QUOTED TEXT>
╭──
Report details simpler way to track freight on Oregon's highways

Trucks move freight along Oregon's freeways

Freight transportation is an important part of Oregon’s economy. Helping the statewide freight-transport system run more efficiently means better understanding the movements of trucks on the highways. By monitoring the progress of individual trucks, the Oregon Department of Transportation can obtain valuable performance metrics such as travel time, travel delays, and origin-destination flows. This information can help identify slow passages or bottlenecks in the highway system.

Tracking individual trucks, however, can be problematic. To follow the movements of a truck on the freeway, typical methods might include putting in automatic vehicle identification (AVI) tags, or acquiring a license-plate-recognition system to be used at checkpoints. For ODOT, this could mean purchasing expensive new equipment. Moreover, these tracking methods can raise privacy concerns.

In an OTREC-sponsored research project, Portland State University’s Chris Monsere looked into alternative methods for obtaining those helpful freight metrics without installing tracking units in every single truck. The details of Phase 2 of the project, which expand upon and further refine the results of Phase 1, can be found here. For more information, download the OTREC final report: Exploratory Methods for Truck Re-identification in a Statewide Network Based on Axle Weight and Axle Spacing Data to Enhance Freight Metrics: Phase 2

Vehicle reidentification is the process of matching vehicles from one point on the roadway to the next. With the process developed by Monsere this can be done anonymously, and inexpensively, using tracking methods that are already in place. Oregon’s highways, like elsewhere in the US, are dotted with weigh-in-motion (WIM) and automatic vehicle classification (AVC) stations. At these stations, vehicle attributes including truck weight, axle spacing and axle weight are recorded.
╰──
Reproduce the report on tracking freight trucks on Oregon's highways in full, word for word.

DATASET CONTENT>
╭──
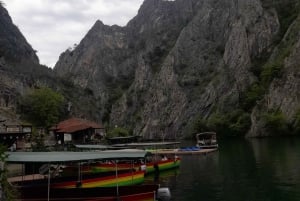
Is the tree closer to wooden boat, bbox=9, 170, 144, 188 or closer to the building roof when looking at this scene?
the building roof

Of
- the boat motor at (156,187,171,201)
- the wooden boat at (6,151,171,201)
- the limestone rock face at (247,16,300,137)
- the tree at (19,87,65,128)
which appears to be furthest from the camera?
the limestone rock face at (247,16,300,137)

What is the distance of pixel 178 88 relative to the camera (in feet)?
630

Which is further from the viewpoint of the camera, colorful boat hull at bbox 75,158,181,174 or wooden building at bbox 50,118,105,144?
╰──
╭──
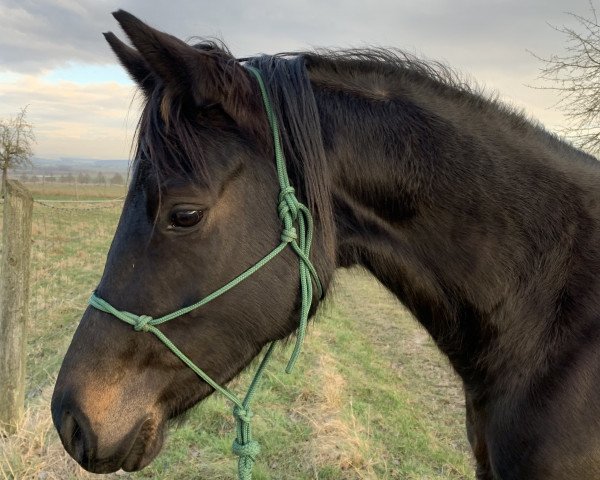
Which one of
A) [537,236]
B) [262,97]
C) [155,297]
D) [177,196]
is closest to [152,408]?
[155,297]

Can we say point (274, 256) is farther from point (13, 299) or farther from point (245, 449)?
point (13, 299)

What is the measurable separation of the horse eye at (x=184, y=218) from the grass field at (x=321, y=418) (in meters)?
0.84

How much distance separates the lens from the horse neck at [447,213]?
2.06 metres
╰──
╭──
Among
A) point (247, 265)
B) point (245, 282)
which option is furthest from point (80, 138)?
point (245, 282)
╰──
SOLUTION TO THIS TASK>
Report details simpler way to track freight on Oregon's highways

Trucks move freight along Oregon's freeways

Freight transportation is an important part of Oregon’s economy. Helping the statewide freight-transport system run more efficiently means better understanding the movements of trucks on the highways. By monitoring the progress of individual trucks, the Oregon Department of Transportation can obtain valuable performance metrics such as travel time, travel delays, and origin-destination flows. This information can help identify slow passages or bottlenecks in the highway system.

Tracking individual trucks, however, can be problematic. To follow the movements of a truck on the freeway, typical methods might include putting in automatic vehicle identification (AVI) tags, or acquiring a license-plate-recognition system to be used at checkpoints. For ODOT, this could mean purchasing expensive new equipment. Moreover, these tracking methods can raise privacy concerns.

In an OTREC-sponsored research project, Portland State University’s Chris Monsere looked into alternative methods for obtaining those helpful freight metrics without installing tracking units in every single truck. The details of Phase 2 of the project, which expand upon and further refine the results of Phase 1, can be found here. For more information, download the OTREC final report: Exploratory Methods for Truck Re-identification in a Statewide Network Based on Axle Weight and Axle Spacing Data to Enhance Freight Metrics: Phase 2

Vehicle reidentification is the process of matching vehicles from one point on the roadway to the next. With the process developed by Monsere this can be done anonymously, and inexpensively, using tracking methods that are already in place. Oregon’s highways, like elsewhere in the US, are dotted with weigh-in-motion (WIM) and automatic vehicle classification (AVC) stations. At these stations, vehicle attributes including truck weight, axle spacing and axle weight are recorded.